Disney’s experimental musical film was a feat of animation when it was released in 1940, and remains so today. Pairing several pieces of classical music with animated segments, Fantasia was bold, innovative, and an absolute delight to watch. Over 1,000 artists and technicians were used in the making of Fantasia, who color-keyed segments scene by scene so the colors in a single shot would harmonize between proceeding and following ones. The sequel, Fantasia 2000, is just as beautiful as the original, but credit should be given to this monumental film.


We can’t get through this list without mentioning Pixar. The animation giant practically pioneered CG animation as an art form, delivering classics like Toy Story and Finding Nemo. But Pixar’s most stunning achievement to date is still its post-apocalyptic robotic romance, WALL-E. The sci-fi film stands apart not just for its long stretches of silence, but in its realistic camera movements — Pixar hired the Oscar-winning cinematographer of Blade Runner 2049 and every Coen Brothers movie Roger Deakins as a visual consultant for the film, and his influence is keenly felt. The animators went out of their way to establish a level of visual realism by mimicking the features of a physical camera, including tricks like barrel distortion, camera depth, and lens aberration. And let’s not forget the absolute beauty of the fire extinguisher dance.

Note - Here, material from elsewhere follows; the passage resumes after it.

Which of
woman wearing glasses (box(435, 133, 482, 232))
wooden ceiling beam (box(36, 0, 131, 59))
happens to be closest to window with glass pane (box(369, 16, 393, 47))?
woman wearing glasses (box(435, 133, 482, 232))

7. The Adventures of Prince Achmed

The oldest surviving animated film in history was a pillar of cinematic history and an utterly gorgeous one at that. The 1926 German animated fairy tale by animation legend Lotte Reiniger predates Snow White and the Seven Dwarfs by 10 years and pioneered silhouette animation, a technique invented by Reiniger that involves manipulating cardboard cutouts and thin sheets of lead under a camera. Loosely based on stories from One Thousand and One NightsPrince Achmed follows a dashing hero on a flying horse who braves all manner of obstacles to win a princess’ heart. It’s a mesmerizing and seductive fairy tale told through dainty, intricate silhouettes.

6. The Tale of Princess Kaguya

Drawn to resemble free-hand scribbles and Japanese woodblock prints, The Tale of Princess Kaguya is a pinnacle of animation and one of the most divine films to come out of Studio Ghibli’s impressive catalogue. Director Isao Takahata pays homage to Japanese folkore in a story of a rural couple who find a tiny girl in a bamboo stalk and raise her into a beautiful noblewoman. It’s a powerful and heartbreaking film that is as ephemeral as its wild and fluid animation style that feels like a watercolor painting come to life.